The North Hall Technology Center is the embodiment of digitized learning: Mac computers, a 3-D printer and other technological platforms fill the rooms.
Friday afternoon, Sandra Deal, wife of Gov. Nathan Deal, presented the center with 43 ink-and-paper children’s books.
“I thought of all the places that might need books, and what more than a brand new library,” she said. “I knew this is a technical center, but I felt like there’s nothing like a book in your hands, and turning the pages and looking at the pictures and really enjoying that book,” Deal said.
“And of course I’m a little bit prejudiced,” the Gainesville native confessed. “It’s my home area.”
The gift was presented by Deal, but furnished by the College of Education at Georgia State University.
Angela Turk, spokeswoman for the College of Education, said it meant a lot for one of the faces of the state’s literacy initiative to make the ceremonial donation.
“She comes from a long line of education, so it’s really true to her heart,” Turk said. “Focusing on early childhood literacy is really key to the Read Across Georgia initiative.”
Early childhood education professor Susan Easterbrooks stressed the importance of print, especially for young children.
“Having books here in this facility just gets them up to the point where they can use that technology,” Easterbrooks said. “You can’t learn to use the new technology if you don’t have print literacy.”
Deal added that she hopes increased focus on reading not only fosters learning, but creative innovation from the state.
“We need good Georgia writers and good Georgia illustrators. We have talent here in Georgia,” Deal said.
Deal had come straight from Wauka Mountain Elementary School, where she read “Who I’d Like To Be,” a personal favorite and one of the 43 books being donated; the college faculty selected the books, and Deal approved them, Turk said.
Deal stressed the regional need for library resources.
“We are a rural area, but these children need library books and early education just like any other place,” she said. “Hopefully this will be a magnet to these children to come down here and read these books.”

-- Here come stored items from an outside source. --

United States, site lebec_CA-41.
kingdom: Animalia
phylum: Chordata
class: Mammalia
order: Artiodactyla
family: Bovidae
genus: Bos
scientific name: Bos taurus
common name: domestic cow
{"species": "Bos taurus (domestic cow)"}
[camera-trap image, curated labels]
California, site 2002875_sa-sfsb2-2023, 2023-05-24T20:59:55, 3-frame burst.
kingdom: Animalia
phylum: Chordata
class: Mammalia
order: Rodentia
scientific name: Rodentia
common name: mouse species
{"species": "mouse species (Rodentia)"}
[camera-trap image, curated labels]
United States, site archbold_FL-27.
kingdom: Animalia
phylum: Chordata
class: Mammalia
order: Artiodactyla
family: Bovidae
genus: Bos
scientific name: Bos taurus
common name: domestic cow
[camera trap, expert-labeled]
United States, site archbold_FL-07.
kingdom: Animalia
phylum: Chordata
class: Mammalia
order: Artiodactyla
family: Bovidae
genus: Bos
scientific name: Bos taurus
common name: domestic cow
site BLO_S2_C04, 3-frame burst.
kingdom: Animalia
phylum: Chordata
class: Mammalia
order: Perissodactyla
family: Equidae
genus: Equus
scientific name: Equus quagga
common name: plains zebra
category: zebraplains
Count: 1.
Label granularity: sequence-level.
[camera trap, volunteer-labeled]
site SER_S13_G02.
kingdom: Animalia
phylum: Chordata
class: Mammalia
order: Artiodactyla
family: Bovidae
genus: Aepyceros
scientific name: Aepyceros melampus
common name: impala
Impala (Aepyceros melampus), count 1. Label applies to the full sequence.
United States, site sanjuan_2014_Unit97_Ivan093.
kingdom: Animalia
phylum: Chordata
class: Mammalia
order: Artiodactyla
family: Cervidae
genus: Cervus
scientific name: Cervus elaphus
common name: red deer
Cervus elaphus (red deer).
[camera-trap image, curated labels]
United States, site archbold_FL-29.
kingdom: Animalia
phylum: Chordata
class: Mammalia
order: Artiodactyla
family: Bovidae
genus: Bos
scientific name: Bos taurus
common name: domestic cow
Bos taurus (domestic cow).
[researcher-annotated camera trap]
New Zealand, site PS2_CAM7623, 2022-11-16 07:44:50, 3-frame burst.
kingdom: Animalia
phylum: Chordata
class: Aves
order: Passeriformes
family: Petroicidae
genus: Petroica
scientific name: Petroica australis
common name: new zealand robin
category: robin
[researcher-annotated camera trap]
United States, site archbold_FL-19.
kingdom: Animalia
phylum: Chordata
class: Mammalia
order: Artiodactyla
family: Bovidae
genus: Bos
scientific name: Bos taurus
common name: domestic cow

The ceremony was a reunion of sorts for many of those present: Deal taught Hall County Commissioner Billy Powell’s child in sixth grade, and Wauka Elementary School teacher Kathy Gailey taught Deal’s son in elementary school.
Deal said she’s grateful to have had teachers who stressed reading to her once-reluctant son.
“I remember when Ms. Kathy Gailey tried to get Jason, my son, to read The Hobbit when he was in sixth grade at Wauka Mountain. And she said, ‘You need to diversify, you need to read something else,’ so she recommended he read The Hobbit,” she recounted.
In that same sense, she said, “it’s important for libraries to carry a variety of books” in order to expand the mind’s horizon.
Deal bemoaned the state’s budget shortfalls.
“We do think the libraries are important, and I’m sorry that the finances are such in the state that we can’t shower you with more money because we know you do a good job,” she said.
Easterbrooks’ ended the ceremony with a simple message: Read a book. And on a damp day, Deal bemoaned not having time to indulge in just that.
“I wish I could curl up with one,” she said with a smile.
But another type of book business would occupy her afternoon. After the ceremony, she headed back to Atlanta to meet with librarians from across the state who had volunteered to research and catalog the books at the Governor’s Mansion.
Growing up, Deal said, she was an avid reader.
“I was one of the kids who would pull the covers up and use the flashlight, or read by the crack in the door, if mama took the flashlight,” she said.